All’estero nasce una nuova figura di militante antifascista: l’esule, il fuoruscito che si collega con altri democratici anche di altre nazionalità. Soprattutto la Francia, vicina geograficamente e culturalmente al nostro paese, accoglie questi nuovi emigranti e le loro organizzazioni. A Parigi, infatti, opera la “Concentrazione Antifascista” che organizza fin dal 1929 esuli italiani di ogni tendenza. Alla “Concentrazione” fa riferimento “Giustizia e Libertà”, costituita da “laici” (liberali, socialisti, repubblicani).

Fondata da Carlo Rosselli, Emilio Lussu e Alberto Tarchiani, la formazione riesce a creare una rete cospirativa diretta da Riccardo Bauer che invia nuclei operativi a Torino, Milano, Firenze e Roma. Il fascismo risponde con l’attivazione della sua polizia segreta: l’Ovra. Alla Concentrazione sono collegati i due caduti a Forte Bravetta del 17 giugno 1932: Angelo Pellegrino Sbardellotto e Domenico Bovone.

Le due esecuzioni avvengono in un clima di grossa indignazione che lo stesso regime contribuisce ad alimentare. I due cadono nelle mani della polizia, peraltro in modo ingenuo, dopo aver progettato ma non tentato e, tanto meno, portato a termine il fatto contestato: l’omicidio di Benito Mussolini.

Bovone e Sbardellotto agiscono in due momenti diversi, indipendentemente l’uno dall’altro e diverse sono le motivazioni che li spingono, ma tutti e due hanno ideato l’attentato a Parigi con la “Concentrazione antifascista”. E proprio il fatto che l’intenzione di uccidere Mussolini venga concepita all’estero suscita l’interesse e l’allarme degli inquirenti preoccupati dell’intensificarsi dell’attività cospirativa dei “fuorusciti”.
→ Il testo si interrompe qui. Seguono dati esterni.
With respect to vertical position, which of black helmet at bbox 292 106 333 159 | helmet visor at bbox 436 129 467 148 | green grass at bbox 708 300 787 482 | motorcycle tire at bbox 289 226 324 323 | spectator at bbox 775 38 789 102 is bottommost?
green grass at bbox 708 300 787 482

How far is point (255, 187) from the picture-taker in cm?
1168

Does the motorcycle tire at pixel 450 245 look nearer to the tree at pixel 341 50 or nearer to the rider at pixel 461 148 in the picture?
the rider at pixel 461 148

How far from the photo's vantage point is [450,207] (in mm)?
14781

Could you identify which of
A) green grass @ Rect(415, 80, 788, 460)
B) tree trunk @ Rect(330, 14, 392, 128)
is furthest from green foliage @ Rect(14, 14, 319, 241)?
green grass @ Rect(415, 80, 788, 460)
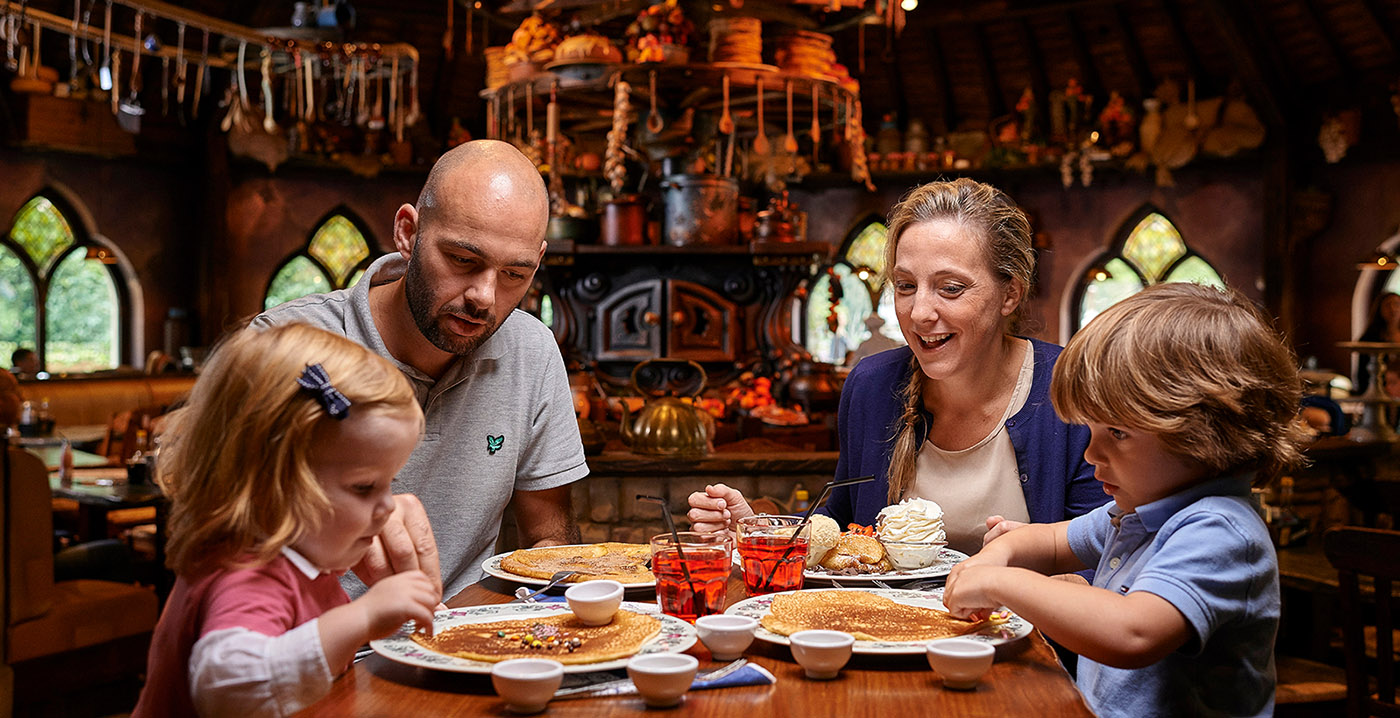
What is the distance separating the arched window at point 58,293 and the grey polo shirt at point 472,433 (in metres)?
10.5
La stampa di regime, occupandosi dei processi, sottolinea un clima di costante congiura nei confronti del capo del governo e del fascismo ormai vittorioso, che ha origine e alimento fuori d’Italia. Il richiamo a nemici esterni è un invito alla popolazione a stringersi attorno alle “nuove” istituzioni, in un “nuovo” sistema politico. Nuovo sistema che prevede, per i nemici dello stato, la massima punizione. I processi contro Bovone e Sbardellotto assumono quindi il carattere di monito e di esemplarità, al di là della reale pericolosità degli attentatori e vengono celebrati con grande spettacolarità.

Domenico Bovone

Domenico Bovone, industriale ligure, originario di Bosco Marengo, come tanti italiani cerca la fortuna in Francia, dopo una serie di operazioni commerciali sbagliate nella produzione e nel commercio di grani, che lo hanno costretto al fallimento.A Parigi gli esponenti della Concentrazione gli propongono, dietro compenso, in un primo momento di introdurre stampa clandestina in Italia, poi di compiere attentati dinamitardi.

Tra il 30 maggio e il 31 luglio 1931 colloca una serie di ordigni a Bologna (dove provoca il ferimento di tre civili e la morte di un sottufficiale dei carabinieri), a Torino e infine a Genova. Come gli è stato insegnato in Francia, l’industriale/attentatore fabbrica da sé le bombe in un mulino di sua proprietà o a casa della madre o nell’appartamento preso in affitto per sé e per la sua convivente, Margherita Blaha, una ballerina cecoslovacca.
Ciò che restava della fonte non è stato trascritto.